The Gilded Age
By David Gu
Gilded: Covered with Gold
This was a time of economic growth, filled with advancement and prosperity - on the outside. Internally, businesses were corrupted and used bribes in order to benefit themselves, with some industries becoming huge monopolies dominated by one company. There were much corruption in the government as well, with scandals even with the Grant Administration, causing people to distrust the government as well as corporations.
Grant and the "Bloody Shirt" Campaign
Ulysses S. Grant
Famous General of the Union Army, he was still wildly popular as the Republican Representative.
Democratric Representative from New York.

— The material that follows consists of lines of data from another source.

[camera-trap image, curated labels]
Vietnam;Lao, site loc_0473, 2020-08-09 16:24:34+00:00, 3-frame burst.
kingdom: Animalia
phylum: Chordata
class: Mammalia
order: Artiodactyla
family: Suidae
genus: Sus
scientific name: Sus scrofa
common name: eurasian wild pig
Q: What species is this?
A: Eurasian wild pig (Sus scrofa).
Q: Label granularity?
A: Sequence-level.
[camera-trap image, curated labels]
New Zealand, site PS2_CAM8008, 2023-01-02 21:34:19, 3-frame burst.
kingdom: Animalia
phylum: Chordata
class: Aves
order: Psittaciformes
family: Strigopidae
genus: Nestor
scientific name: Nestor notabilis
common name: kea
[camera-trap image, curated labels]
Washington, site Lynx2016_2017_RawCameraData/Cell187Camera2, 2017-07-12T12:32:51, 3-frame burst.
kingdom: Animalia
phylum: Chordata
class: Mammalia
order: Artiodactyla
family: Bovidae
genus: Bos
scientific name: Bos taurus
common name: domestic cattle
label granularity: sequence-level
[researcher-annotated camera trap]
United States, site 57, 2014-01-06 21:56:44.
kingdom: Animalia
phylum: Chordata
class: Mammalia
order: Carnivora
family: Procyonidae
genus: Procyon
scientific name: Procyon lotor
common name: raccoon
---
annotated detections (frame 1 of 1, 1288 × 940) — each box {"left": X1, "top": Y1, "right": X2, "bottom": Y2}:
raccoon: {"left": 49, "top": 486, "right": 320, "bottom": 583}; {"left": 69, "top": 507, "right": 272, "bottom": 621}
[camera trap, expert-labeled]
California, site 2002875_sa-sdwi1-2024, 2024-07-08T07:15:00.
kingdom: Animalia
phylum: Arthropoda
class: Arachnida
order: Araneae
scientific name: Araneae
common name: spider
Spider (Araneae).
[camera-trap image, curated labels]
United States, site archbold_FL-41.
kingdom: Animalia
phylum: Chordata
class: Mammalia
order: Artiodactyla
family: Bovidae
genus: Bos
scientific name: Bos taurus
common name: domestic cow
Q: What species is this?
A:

The Corruption of the Gilded Age
One of the most notorious scandals of this era was the Tweed Ring. William "Boss" Tweed, the owner of Tammany Hall, devised a complex system where he was able to get money from the city by ensuring kickbacks from his co-conspirators. He ran a political machine, which was how he was able to gather up the support of the lower class by offering them a few benefits that he was able to provide - in return for complete loyalty to him. Therefore Boss Tweed controlled many aspects of the politics of New York City, stealing over $100 million in the process. His frauds were brought to the public thanks to Thomas Nast, a political cartoonist in New York City. His cartoons were instrumental in bringing the Tweed Ring down, and even received a bribe from Tweed to stop producing them. When Tweed escaped from jail to Spain, he was caught because he was recognized by people from Nast's cartoons.
Greed was Tweed's objective, nothing else.
The Giant Thief
None of the public authorities could match up to Tweed's power during his rule.
Comprimise of 1877
During the election of 1877, Rutherford B. Hayes did not win the popular vote for the presidency, and was only a few electoral votes away from Samuel J. Tilden. It was an unofficial comprimise that gave the presidency to Hayes in return for the South to go back to their old ways. Union Reconstruction troops were pulled out of the South, and Democrats were also allowed back into major politics. It was seen as betraying the African American cause of equality while brining the South back to the Union.